Leaving out the images, return the data below exactly as it is written.

[Exercise data]

____________________

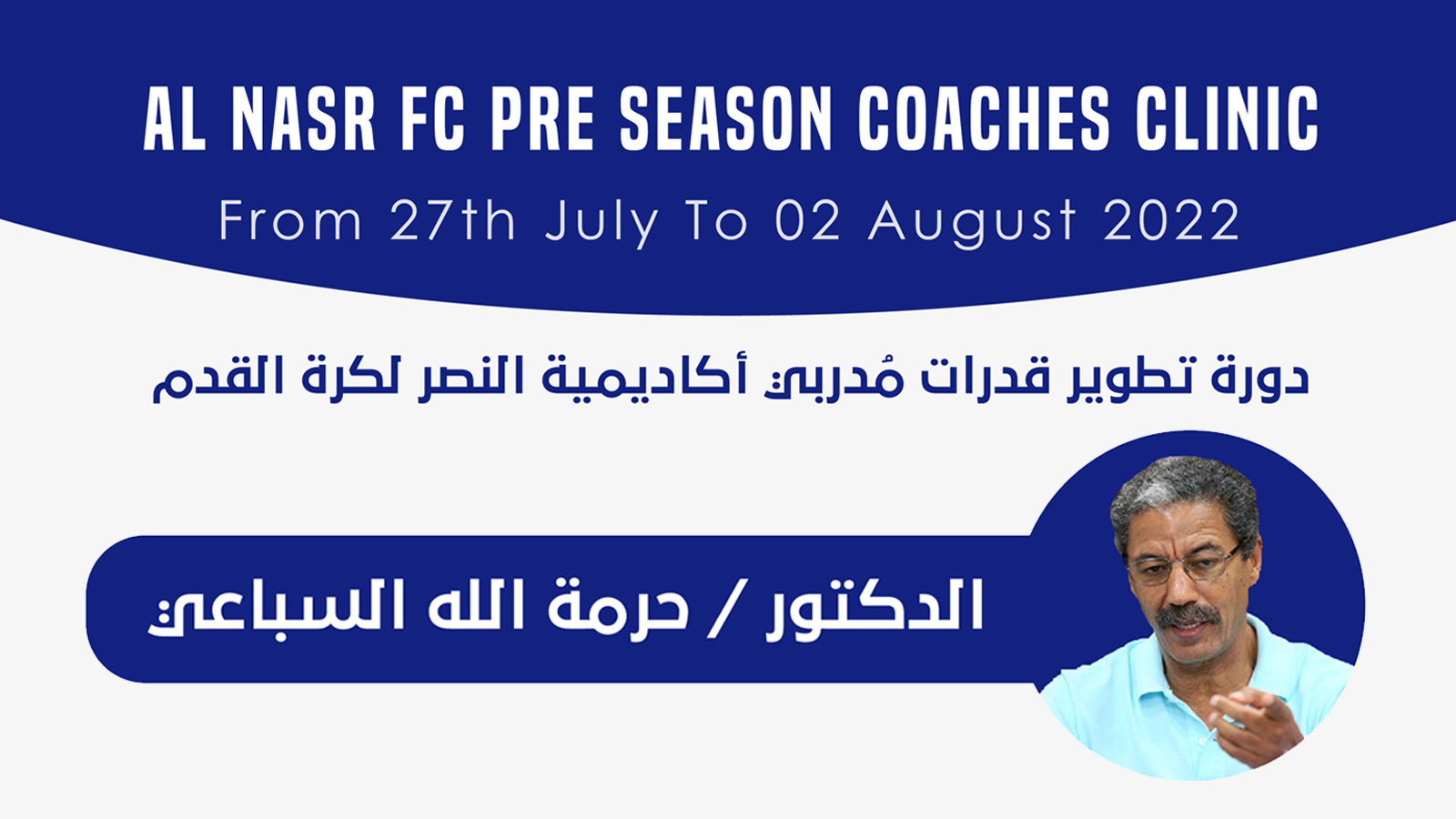 AL NASR FC PRE SEASON COACHES CLINIC
From 27th July To 02 August 2022

دورة تطوير قدرات مُدربي أكاديمية النصر لكرة القدم

الدكتور / حرمة الله السباعي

____________________

[Solution to this problem]
 AL NASR FC PRE SEASON COACHES CLINIC
From 27th July To 02 August 2022

دورة تطوير قدرات مُدربي أكاديمية النصر لكرة القدم

الدكتور / حرمة الله السباعي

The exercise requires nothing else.